Input data:
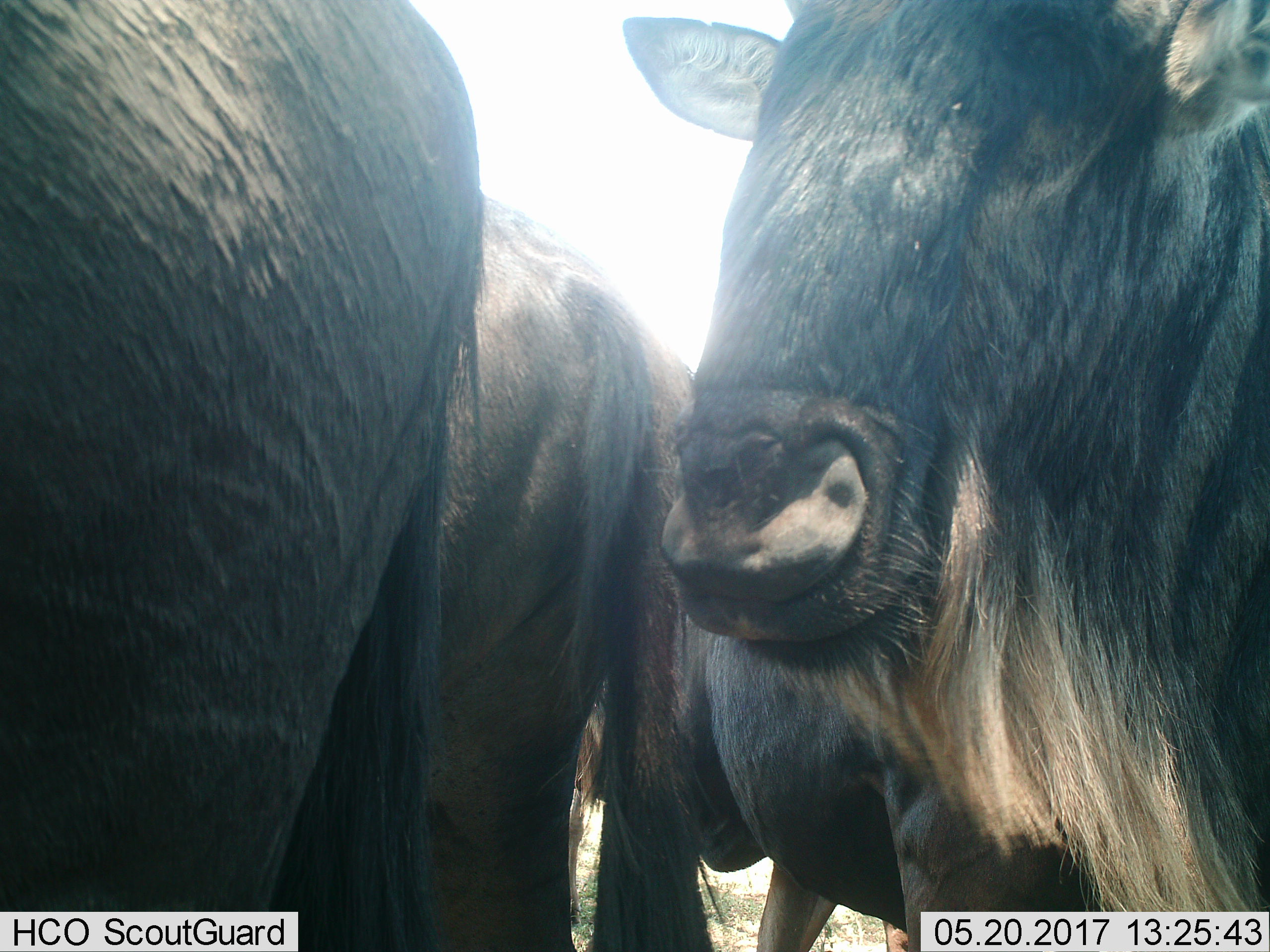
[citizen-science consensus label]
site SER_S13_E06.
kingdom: Animalia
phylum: Chordata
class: Mammalia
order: Artiodactyla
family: Bovidae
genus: Connochaetes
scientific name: Connochaetes taurinus taurinus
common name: blue wildebeest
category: wildebeestblue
Wildebeestblue (blue wildebeest) (Connochaetes taurinus taurinus), count 4. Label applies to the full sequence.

How to complete this task:
Without the pictures, restate all the entries above exactly.

The completed task:
[citizen-science consensus label]
site SER_S13_E06.
kingdom: Animalia
phylum: Chordata
class: Mammalia
order: Artiodactyla
family: Bovidae
genus: Connochaetes
scientific name: Connochaetes taurinus taurinus
common name: blue wildebeest
category: wildebeestblue
Wildebeestblue (blue wildebeest) (Connochaetes taurinus taurinus), count 4. Label applies to the full sequence.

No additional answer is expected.